▶ [TEXT SECTION]
——

Why do Indians worship cows?

Jayne Brown, my good friend, and a blessed native English writer in the UK asked me a question: “Hello Udaylal Pai my friend, I wanted to ask why is the cow, in particular, a sacred animal in Hinduism? I know many Indians are vegetarian due to respecting animals. I just wondered what is the story/mythology behind this particular tradition ? I know if anybody will know, it is you. Thanks”
Another friend, New Delhi-based Silky Kapoor also wants to know it. (As required I am tagging both in FB, usually, I don’t)
In Western culture, you don’t see dog meat, cat meat, or even horse meat. Why? These are the animals people have in their homes and form a special bonding with.

——

▶ [MATERIAL SUPPLIED]

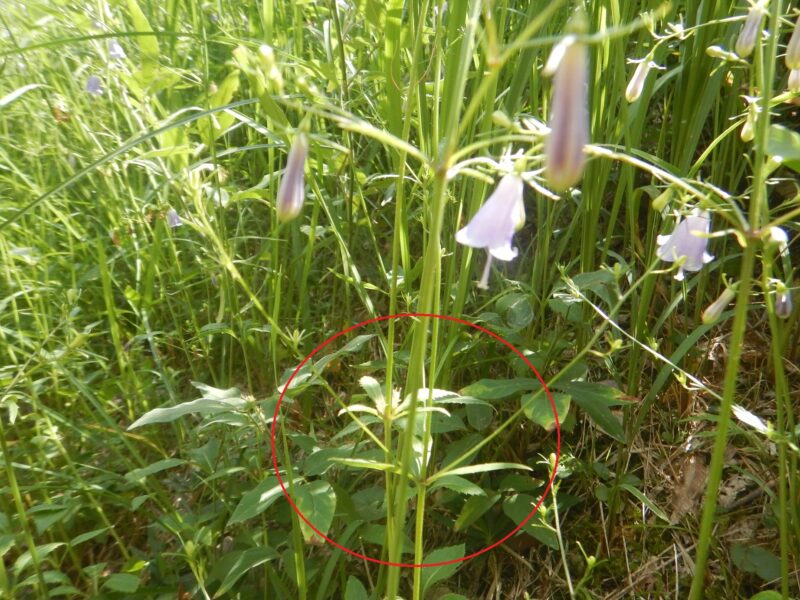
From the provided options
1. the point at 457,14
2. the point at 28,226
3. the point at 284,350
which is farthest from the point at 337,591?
the point at 28,226

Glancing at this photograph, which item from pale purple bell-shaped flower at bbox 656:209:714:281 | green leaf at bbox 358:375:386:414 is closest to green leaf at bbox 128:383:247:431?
green leaf at bbox 358:375:386:414

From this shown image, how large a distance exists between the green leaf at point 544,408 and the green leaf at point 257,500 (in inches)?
18.1

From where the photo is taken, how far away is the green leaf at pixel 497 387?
1.34 m

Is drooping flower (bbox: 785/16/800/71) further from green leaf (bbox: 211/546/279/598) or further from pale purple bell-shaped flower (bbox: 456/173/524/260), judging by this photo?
green leaf (bbox: 211/546/279/598)

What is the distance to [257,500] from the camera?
123cm

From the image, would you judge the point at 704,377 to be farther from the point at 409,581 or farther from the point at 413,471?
the point at 413,471

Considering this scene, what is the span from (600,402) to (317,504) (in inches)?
23.5

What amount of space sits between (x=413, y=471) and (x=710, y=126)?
A: 58.3 inches

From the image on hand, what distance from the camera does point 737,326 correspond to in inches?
31.1

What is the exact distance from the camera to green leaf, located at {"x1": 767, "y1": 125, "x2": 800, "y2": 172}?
30.7 inches

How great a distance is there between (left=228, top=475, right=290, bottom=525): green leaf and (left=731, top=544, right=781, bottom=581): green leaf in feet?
3.05

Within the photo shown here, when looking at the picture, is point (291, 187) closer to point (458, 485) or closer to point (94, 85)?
point (458, 485)

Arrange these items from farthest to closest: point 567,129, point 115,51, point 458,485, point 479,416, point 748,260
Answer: point 115,51
point 479,416
point 458,485
point 748,260
point 567,129

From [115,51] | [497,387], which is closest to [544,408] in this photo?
[497,387]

——

▶ [TASK TO CARRY OUT] From the text on why Indians worship cows, return the passage that begins at the words "Jayne Brown, my" and stops after the words "usually, I don’t)", copied word for word.

▶ [EXERCISE OUTPUT]
Jayne Brown, my good friend, and a blessed native English writer in the UK asked me a question: “Hello Udaylal Pai my friend, I wanted to ask why is the cow, in particular, a sacred animal in Hinduism? I know many Indians are vegetarian due to respecting animals. I just wondered what is the story/mythology behind this particular tradition ? I know if anybody will know, it is you. Thanks”
Another friend, New Delhi-based Silky Kapoor also wants to know it. (As required I am tagging both in FB, usually, I don’t)